It has always seemed easy for the Irish to be self-reliant, as Ireland appears to possess all that they could want. The rich landscape, the vast trove of truculant history and grand myth, and the quicksilver wit of the people: all of these are a store that has nourished Irish painters and writers.
Yet among the highlights of this year's Irish sale on 18th May is a major painting that stands apart from this compelling vision. Louis le Brocquy's Travelling Woman with Newspaper of 1947 rails at the complacency and cultural isolation of post-war Ireland, depicting a subject, and by extension its artist, beyond the norms of Irish Society. Travelling Woman With Newspaper established le Brocquy as Ireland's first figurative Modernist painter.

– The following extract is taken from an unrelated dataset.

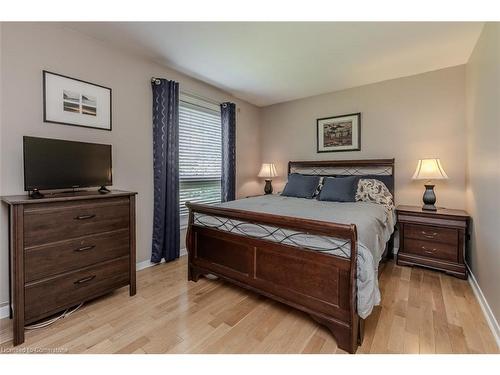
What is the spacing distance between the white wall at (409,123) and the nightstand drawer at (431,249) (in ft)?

The subject is a matriarch of one of Ireland's traveller or Tinker families ( the picture has also borne the title The Last Tinker). Largely disowned by the state, the Tinkers claim to be the descendants of those displaced by the persecution and famine that have bedevilled Irish history. They exist at the margins of conventional society, begging and dealing in cars, horses and scrap metal, and always on the move. Any visitor to Ireland will see them in settlements of Chrome caravans on the bog roads and motorway intersections, fiercely independent outcasts. As le Brocquy himself said, "Faced with Cromwell's choice, to Hell or Connaught, the forebears of the travelling people took a third way. They took to the road - in time they became the road - that which lies outside the security of a settled society - their wild nature as defiantly distinct as that of a Tiger."
Le Brocquy was born in Dublin and according to the early critic, Ernie O'Malley, it was not until 1945, when he was 29, that he came across travellers outside Tullamore in the Irish midlands. He made many sketches and watercolours of them, resulting in a short series of oils, the most important of which was Travelling Woman with Newspaper. These works established a key theme in le Brocquy's work: an awareness of his Irishness, tempered by a wider concern for the individual human being.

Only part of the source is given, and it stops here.